*** Block opens ***

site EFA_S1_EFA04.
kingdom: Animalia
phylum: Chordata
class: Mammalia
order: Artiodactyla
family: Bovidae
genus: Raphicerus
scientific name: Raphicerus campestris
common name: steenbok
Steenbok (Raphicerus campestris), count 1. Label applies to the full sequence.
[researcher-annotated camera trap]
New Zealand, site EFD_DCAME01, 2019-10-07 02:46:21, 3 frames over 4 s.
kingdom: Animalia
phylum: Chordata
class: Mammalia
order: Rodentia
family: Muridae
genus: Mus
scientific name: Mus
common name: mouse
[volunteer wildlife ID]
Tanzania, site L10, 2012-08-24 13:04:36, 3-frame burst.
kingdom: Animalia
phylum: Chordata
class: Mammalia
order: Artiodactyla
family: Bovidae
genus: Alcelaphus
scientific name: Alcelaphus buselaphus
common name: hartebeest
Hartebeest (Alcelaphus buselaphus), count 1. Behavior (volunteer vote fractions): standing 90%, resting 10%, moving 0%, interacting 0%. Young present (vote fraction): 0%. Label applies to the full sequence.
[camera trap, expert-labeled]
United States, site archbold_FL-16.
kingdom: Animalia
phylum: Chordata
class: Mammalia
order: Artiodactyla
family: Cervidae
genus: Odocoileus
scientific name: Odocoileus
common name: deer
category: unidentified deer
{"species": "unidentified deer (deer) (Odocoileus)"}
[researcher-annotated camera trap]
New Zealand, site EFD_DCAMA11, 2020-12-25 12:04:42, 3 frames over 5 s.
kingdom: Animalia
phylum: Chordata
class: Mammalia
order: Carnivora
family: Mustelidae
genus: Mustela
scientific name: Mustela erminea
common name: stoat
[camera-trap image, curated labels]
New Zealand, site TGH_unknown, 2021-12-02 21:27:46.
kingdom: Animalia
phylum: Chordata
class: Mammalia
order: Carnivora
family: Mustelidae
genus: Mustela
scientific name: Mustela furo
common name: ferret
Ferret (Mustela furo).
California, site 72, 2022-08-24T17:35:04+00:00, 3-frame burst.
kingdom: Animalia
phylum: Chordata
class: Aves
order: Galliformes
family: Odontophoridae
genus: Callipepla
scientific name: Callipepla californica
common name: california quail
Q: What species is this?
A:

*** Block closes ***

> _WHAT YOU SHOULD DO_
An exact repeat of all the records is required.

> _RESULT FOR THIS TASK_
site EFA_S1_EFA04.
kingdom: Animalia
phylum: Chordata
class: Mammalia
order: Artiodactyla
family: Bovidae
genus: Raphicerus
scientific name: Raphicerus campestris
common name: steenbok
Steenbok (Raphicerus campestris), count 1. Label applies to the full sequence.
[researcher-annotated camera trap]
New Zealand, site EFD_DCAME01, 2019-10-07 02:46:21, 3 frames over 4 s.
kingdom: Animalia
phylum: Chordata
class: Mammalia
order: Rodentia
family: Muridae
genus: Mus
scientific name: Mus
common name: mouse
[volunteer wildlife ID]
Tanzania, site L10, 2012-08-24 13:04:36, 3-frame burst.
kingdom: Animalia
phylum: Chordata
class: Mammalia
order: Artiodactyla
family: Bovidae
genus: Alcelaphus
scientific name: Alcelaphus buselaphus
common name: hartebeest
Hartebeest (Alcelaphus buselaphus), count 1. Behavior (volunteer vote fractions): standing 90%, resting 10%, moving 0%, interacting 0%. Young present (vote fraction): 0%. Label applies to the full sequence.
[camera trap, expert-labeled]
United States, site archbold_FL-16.
kingdom: Animalia
phylum: Chordata
class: Mammalia
order: Artiodactyla
family: Cervidae
genus: Odocoileus
scientific name: Odocoileus
common name: deer
category: unidentified deer
{"species": "unidentified deer (deer) (Odocoileus)"}
[researcher-annotated camera trap]
New Zealand, site EFD_DCAMA11, 2020-12-25 12:04:42, 3 frames over 5 s.
kingdom: Animalia
phylum: Chordata
class: Mammalia
order: Carnivora
family: Mustelidae
genus: Mustela
scientific name: Mustela erminea
common name: stoat
[camera-trap image, curated labels]
New Zealand, site TGH_unknown, 2021-12-02 21:27:46.
kingdom: Animalia
phylum: Chordata
class: Mammalia
order: Carnivora
family: Mustelidae
genus: Mustela
scientific name: Mustela furo
common name: ferret
Ferret (Mustela furo).
California, site 72, 2022-08-24T17:35:04+00:00, 3-frame burst.
kingdom: Animalia
phylum: Chordata
class: Aves
order: Galliformes
family: Odontophoridae
genus: Callipepla
scientific name: Callipepla californica
common name: california quail
Q: What species is this?
A:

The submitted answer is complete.